«Она не в них. Она – сквозь них.
Летят весною гуси-лебеди,
Презрев все доводы рассудка,
От Эльбы берегов цветущих –
К гранитным вашим берегам
Но их отлёт от нас и к вам прилёт –
Приметой обернулся semper idem:
Прихода нежной нашей и суровой вашей,
Но неизбежной и пленительной весны.
Нет правды ни в отлёте, ни в прилёте.
Она – в полёте упоительном и гибельно прекрасном».
*
Мне батюшка писал всего полраза (по пьяни и диктуя брату, и потому за раз тогда я это не зачёл).
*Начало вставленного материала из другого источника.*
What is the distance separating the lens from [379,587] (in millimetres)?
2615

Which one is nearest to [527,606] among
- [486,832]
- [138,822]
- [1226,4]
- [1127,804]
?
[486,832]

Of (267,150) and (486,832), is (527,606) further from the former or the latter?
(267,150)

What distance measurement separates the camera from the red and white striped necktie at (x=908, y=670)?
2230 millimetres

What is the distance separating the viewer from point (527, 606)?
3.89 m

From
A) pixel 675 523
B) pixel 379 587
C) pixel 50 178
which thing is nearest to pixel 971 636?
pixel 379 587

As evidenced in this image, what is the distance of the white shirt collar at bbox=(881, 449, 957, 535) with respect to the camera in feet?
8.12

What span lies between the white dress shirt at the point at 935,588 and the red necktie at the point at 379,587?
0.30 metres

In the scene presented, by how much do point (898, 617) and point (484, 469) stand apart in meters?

Письмо я бросить не посмел, боясь, что в граде семи ересей паршивый пёс любой поймёт по-датски и сжёг его в ночном горшке, облив слезами униженья и Тортуги ромом. Шипели первые, смердел второй, смеялся викинг гордый, мигали звёзды незнакомые (всё это было в августе и всё чужое было мне, и я не понимал ещё антанаклазы бюргеров, заботы материнской Фрауен и Фройляйн взглядов, что в разгар экстаза способны зубы стиснуть, позабыв про всё в позыве чиха). Забавно, что пока оно чадило, его descriptio я сразу начал на латыни, но записывая буквами слуги из Нойбурга словенильменского. Но начертал лишь нижеприведённое. О, сыне мой, всё к Богу, к Богу, помни обо мне, а матушка здорова и варенье варит, а вечерами с кастеляна дочкой танцы учит старые и новые для вашей с корефанычем твоим вакации на Пасху, а в средонощье ныне снова ухал филин, две новых родинки растут как раз под пуговицей гульфика. И дальше в том же духе с детства выученном мною наизусть. Я всё забуду в Тартаре, в Валгалле, в песочной мандале, в геенне огненной, стерев язык до корня о поддоны с жиром блудниц и слюной завистников. Но не могу забыть, как вырезав кинжалом дедовым конец эпистолы с кривыми буквами отца
*
Не знаю способа от правды ложь отплесть в дитя рассказе о сиюнощном снови́дении, в безмерной женской благодарности за удовольствие, в мужчины пьяном бреде, в посла угрозах и посулах, в признаньях юношеских в дружбе, в параболах камнесердечных старцев, в отчаяньи бездонном нелюбимого, в смиренном самоотвержении монаха, в надменном простодушии вождя, в раскаяньи казнимого, в идущего на битву клятве воина, в написанном рапсодами – от пастуха-царя до принца-школяра. Нет примеси лукавства лишь в поту рожениц горьком, в сладостном поту любовников и в ледяном поту предсмертном.
*
Из двух моих друзей царёк без царства слово молвит – как копьё вразбег бросает: запустит и взглядом траекторию сопровождает молча. Наш итальянец обожает звуки междометий, паузы, откашливания – словно трагик за кулисами, что выйти должен следом за любовником-красавцем, любимцем публики и режиссёра. Но как заговорит – не остановишь до тех пор, пока мельчайшие подробности не вытрясет из головы своей продолговатой. Но как ни странно, с точки зрения риторики – они не противопоставлены, а вытекать должны из друга друг: ведь итальянец обожает пышные сравненья и периоды с бронзовозвучной clausulae, а царёк – всё тянет-тянет тетиву метафоры и часто рвёт её к потехе итальянца. Отец мой, кстати, никогда не прочь словечком подколоть царька, чтоб разогреть язык его. А мать – та обожает обстоятельные растеканья итальянца.